In other words, the portions brought into contact with the ring
gear 100 mainly consists of a surface contact of the end surface
and chamfering is not applied to portions other than the chamfered
portion 35e.
[0053] As a result, the first pinion gear 35 comes in contact with
the ring gear 100 without being bounced back by an impulse force
due to a difference in RPM. In other words, when the first pinion
gear 35 and the ring gear 100 collide with each other, even if the
difference in RPM is large, the pinion gear can come in contact
with the ring gear without being bounced back, a loss in meshing
caused by the bouncing is eliminated, and even if the difference in
RPM is further large, the meshing action can be realized.
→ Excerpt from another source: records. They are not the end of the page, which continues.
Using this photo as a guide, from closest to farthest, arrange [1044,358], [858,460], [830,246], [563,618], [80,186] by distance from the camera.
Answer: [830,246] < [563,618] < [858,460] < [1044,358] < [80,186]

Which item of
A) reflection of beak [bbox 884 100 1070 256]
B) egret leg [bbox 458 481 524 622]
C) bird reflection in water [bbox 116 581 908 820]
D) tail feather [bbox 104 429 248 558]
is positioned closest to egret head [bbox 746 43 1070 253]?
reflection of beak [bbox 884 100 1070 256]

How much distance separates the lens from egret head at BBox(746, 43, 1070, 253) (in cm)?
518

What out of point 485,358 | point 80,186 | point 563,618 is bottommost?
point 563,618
Moreover,
as a result of the collision between the tooth surfaces, the ring
gear and the pinion gear can be synchronized.
[0054] A tooth thickness 35b of the first pinion gear 35 is smaller
in shape than a tooth thickness 34b of the second pinion gear 34.
As a result, the first pinion gear 35 has a larger gap with respect
to the ring gear 100, and has a shape that is easily inserted into
the ring gear 100, thereby improving an insertion property.
Further, application of a torque load to the first pinion gear 35
can be avoided when the engine is started, and hence simplification
such as a reduction in weight and size of the first pinion gear 35
can be realized.
[0055] Note that, the width of the tooth thickness 35b of the first
pinion gear 35 rotated by the backlash between the first pinion
gear groove portion 35a and the shaft core 32 is set so as not to
exceed an area of the tooth thickness 34b of the second pinion gear
34. Due to the tooth thicknesses configured in this way, after the
first pinion gear 35 is meshed, an action of chamfered portions
34c, which is described later, and the like enables the insertion
of the second pinion gear 34 to be smoothly completed.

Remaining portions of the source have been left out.